----- Source text
In [None]:
#######################################################
#######################################################
############    COPYRIGHT - DATA SOCIETY   ############
#######################################################
#######################################################

## SENTIMENT ANALYSIS AND RECOMMENDER SYSTEMS PART 2/SENTIMENT ANALYSIS AND RECOMMENDER SYSTEMS PART 2 ##

## NOTE: To run individual pieces of code, select the line of code and
##       press ctrl + enter for PCs or command + enter for Macs




In [None]:
#=================================================-
#### Slide 6: Directory settings  ####

# Set 'main_dir' to location of the project folder
from pathlib import Path
home_dir = Path(".").resolve()
main_dir = home_dir.parent
data_dir = str(main_dir) + "/data"




In [None]:
#=================================================-
#### Slide 7: Loading packages  ####

# Helper packages.
import os
import pandas as pd
import numpy as np
import pickle
import matplotlib.pyplot as plt
# Packages with tools for text processing.
import nltk
nltk.download('vader_lexicon')
# Packages for working with text data and analyzing sentiment
from nltk.sentiment.vader import SentimentIntensityAnalyzer 
from sklearn.feature_extraction.text import CountVectorizer
from sklearn.linear_model import LogisticRegression
# Packages to build and measure the performance of a logistic regression model 
from sklearn.model_selection import train_test_split
from sklearn import metrics
from sklearn import preprocessing




In [None]:
#=================================================-
#### Slide 8: Import data we saved   ####

# Load pickled data and models.
----------
----- Entries provided
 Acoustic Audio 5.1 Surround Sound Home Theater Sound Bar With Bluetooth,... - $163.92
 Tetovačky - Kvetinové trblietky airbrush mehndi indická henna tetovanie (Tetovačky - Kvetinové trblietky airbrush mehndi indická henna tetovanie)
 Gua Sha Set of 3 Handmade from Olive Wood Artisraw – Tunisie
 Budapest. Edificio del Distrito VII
----------
----- Entries provided
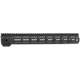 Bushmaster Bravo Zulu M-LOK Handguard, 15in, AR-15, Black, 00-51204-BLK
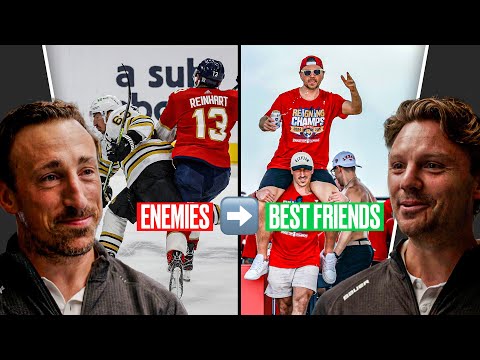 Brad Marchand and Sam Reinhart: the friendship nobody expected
----------
Answer these questions using the sentiment analysis code:
1. What key combination does the note tell Mac users to press to run a selected line?
2. Which lexicon is downloaded with nltk?
3. In the directory settings, what is main_dir set to?
The records are separate material and have no connection to the sentiment analysis code.

1. Command + enter.
2. The vader_lexicon.
3. The parent of home_dir.